* _Условие задания_:
Продолжите текст об интеллигенции и Церкви, начав сразу после его последнего предложения.

* _Фрагмент страницы_:

▼

Дора Штурман - В поисках универсального сознания
Совершенно так же чувствуют те из им критикуемых, кто подвластен голосу своего идеала, а не каким бы то ни было привходящим обстоятельствам. Потому так трудны и рискованны и одновременно так (в качестве меры, идеала и ориентира) необходимы требования к себе и другим «на все времена».
Вот еще одно суждение С. Булгакова об отношении интеллигенции к Церкви, звучащее сегодня обостренно-насущно:
«В поголовном почти уходе интеллигенции из церкви и в той культурной изолированности, в которой благодаря этому оказалась эта последняя, заключалось дальнейшее ухудшение исторического положения. Само собою разумеется, что для того, кто верит в мистическую жизнь Церкви, не имеет решающего значения та или иная ее эмпирическая оболочка в данный исторический момент; какова бы она ни была, она не может и не должна порождать сомнений в конечном торжестве и для всех явном просветлении церкви. Но, рассуждая в порядке эмпирическом и рассматривая русскую поместную церковь как фактор исторического развития, мы не можем считать маловажным тот факт, что русский образованный класс почти поголовно определился атеистически. Такое кровопускание, конечно, не могло не отразиться на культурном и умственном уровне оставшихся церковных деятелей. Среди интеллигенции обычно злорадство по поводу многочисленных язв церковной жизни, которых мы нисколько не хотим ни уменьшать, ни отрицать (причем, однако, все положительные стороны церковной жизни остаются для интеллигенции непонятны или неизвестны). Но имеет ли интеллигенция настоящее право для такой критики церковной жизни, пока сама она остается при прежнем индифферентизме или принципиальном отрицании религии, пока видит в религии лишь темноту и идиотизм?» (стр. 66).

▲

* _Перечень строк_:
▼

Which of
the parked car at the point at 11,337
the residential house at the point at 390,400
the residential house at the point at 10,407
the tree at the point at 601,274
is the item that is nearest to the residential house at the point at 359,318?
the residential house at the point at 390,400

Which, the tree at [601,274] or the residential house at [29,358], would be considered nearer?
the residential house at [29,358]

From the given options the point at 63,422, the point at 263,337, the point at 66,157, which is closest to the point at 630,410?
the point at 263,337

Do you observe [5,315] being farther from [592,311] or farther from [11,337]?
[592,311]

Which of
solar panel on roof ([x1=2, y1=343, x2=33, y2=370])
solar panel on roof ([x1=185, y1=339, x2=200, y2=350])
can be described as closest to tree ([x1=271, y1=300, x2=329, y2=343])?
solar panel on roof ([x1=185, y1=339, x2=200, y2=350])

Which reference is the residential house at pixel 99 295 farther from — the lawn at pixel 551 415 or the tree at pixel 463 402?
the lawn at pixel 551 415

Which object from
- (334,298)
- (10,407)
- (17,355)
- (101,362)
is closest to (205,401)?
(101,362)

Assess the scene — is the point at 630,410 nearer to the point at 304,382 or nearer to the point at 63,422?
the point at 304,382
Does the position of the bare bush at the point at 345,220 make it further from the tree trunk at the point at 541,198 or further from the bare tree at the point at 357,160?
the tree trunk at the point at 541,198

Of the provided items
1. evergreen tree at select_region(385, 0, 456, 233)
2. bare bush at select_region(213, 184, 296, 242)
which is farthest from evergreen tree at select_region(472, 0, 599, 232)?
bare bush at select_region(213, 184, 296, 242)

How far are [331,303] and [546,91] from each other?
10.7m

▲
▼

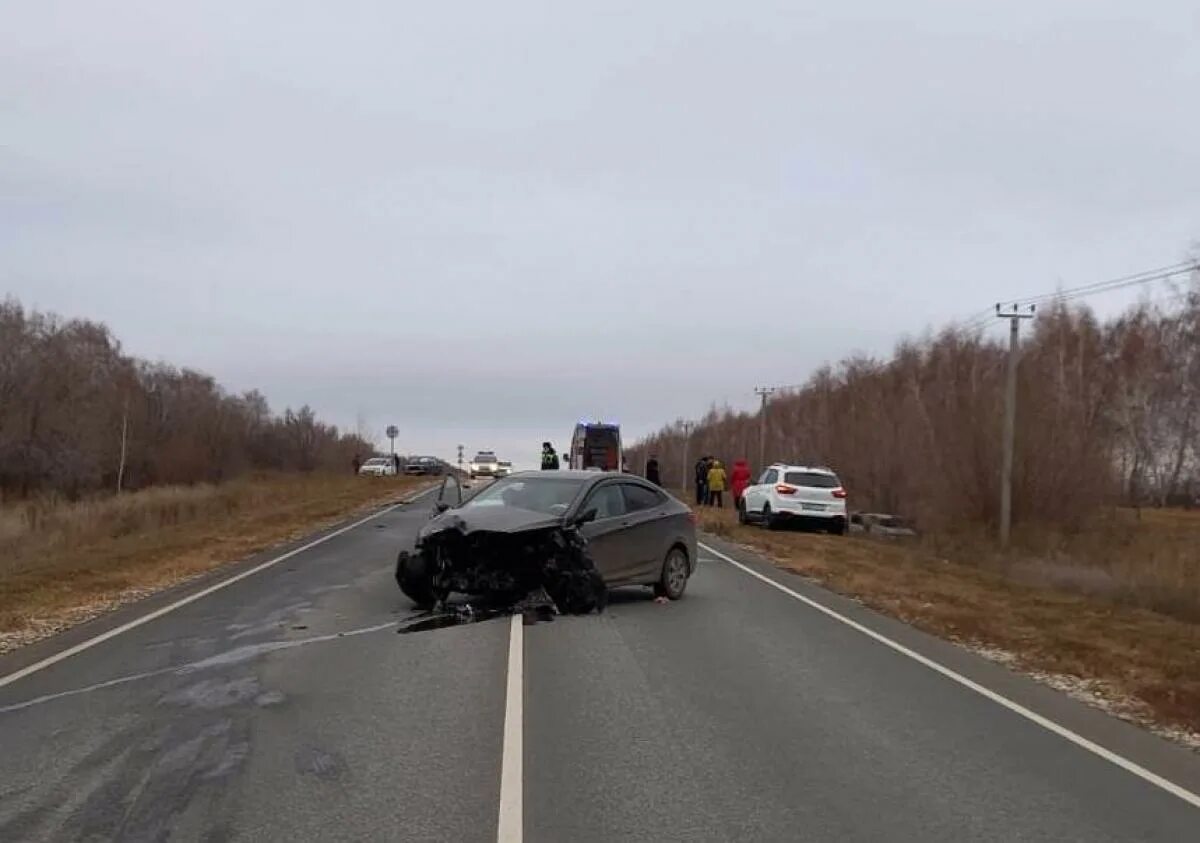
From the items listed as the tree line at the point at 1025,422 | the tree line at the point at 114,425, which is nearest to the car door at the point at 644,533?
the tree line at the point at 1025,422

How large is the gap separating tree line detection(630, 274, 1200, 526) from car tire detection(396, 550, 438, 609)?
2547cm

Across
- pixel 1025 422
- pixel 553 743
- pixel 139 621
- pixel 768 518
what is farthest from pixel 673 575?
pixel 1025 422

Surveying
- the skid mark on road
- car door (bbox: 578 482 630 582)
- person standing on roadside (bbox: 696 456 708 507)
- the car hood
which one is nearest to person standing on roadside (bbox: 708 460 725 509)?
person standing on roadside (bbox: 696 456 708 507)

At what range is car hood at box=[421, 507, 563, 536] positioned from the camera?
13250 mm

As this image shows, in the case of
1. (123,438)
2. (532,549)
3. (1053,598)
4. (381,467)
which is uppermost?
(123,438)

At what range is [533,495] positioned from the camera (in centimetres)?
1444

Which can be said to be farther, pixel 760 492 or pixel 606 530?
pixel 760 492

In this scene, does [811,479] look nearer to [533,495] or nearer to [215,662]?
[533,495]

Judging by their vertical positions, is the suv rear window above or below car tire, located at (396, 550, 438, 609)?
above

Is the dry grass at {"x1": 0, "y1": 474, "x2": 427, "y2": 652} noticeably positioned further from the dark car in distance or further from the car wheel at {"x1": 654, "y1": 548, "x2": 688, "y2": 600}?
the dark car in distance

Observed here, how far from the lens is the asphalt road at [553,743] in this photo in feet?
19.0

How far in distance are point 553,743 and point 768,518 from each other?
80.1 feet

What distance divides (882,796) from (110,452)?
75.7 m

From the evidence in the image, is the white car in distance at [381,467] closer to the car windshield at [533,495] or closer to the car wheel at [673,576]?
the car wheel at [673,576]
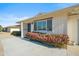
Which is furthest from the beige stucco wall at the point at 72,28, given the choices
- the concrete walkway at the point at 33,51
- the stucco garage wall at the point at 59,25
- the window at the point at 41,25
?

▲

* _Письменный ответ_:
«…ее (Церкви. — Д. Ш.) эмпирическая оболочка в данный исторический момент» играет столь же судьбоносную для земного сохранения России роль, как и весь этот исторический момент в целом. Мы наблюдаем сейчас массовую рехристианизацию русской (отчасти и христианизацию нерусской) интеллигенции. Но вернувшимся и новообращенным, жаждущим уверовать (и даже уверовавшим) в мистическую жизнь Церкви, крайне трудно смириться с эмпирической ипостасью ее клира и мирского актива. И надо ли смиряться? — вот в чем вопрос. Ибо не о слабостях идет речь, а о вещах страшных. И не о вчерашнем грехе, а о нынешнем служении Злу.
Очень много сказано в этой статье о «злой татарщине» и ее не изгладившихся еще отпечатках на духе и теле христианского народа и его государственности. Но так и хочется каждый раз спросить: а татары земных ангелов завоевали?
Выводы С. Булгакова сопряжены в своей программной части с условным наклонением («если бы»). В констатирующей же — отражена угрожающая сложность реальных проблем предреволюционной поры.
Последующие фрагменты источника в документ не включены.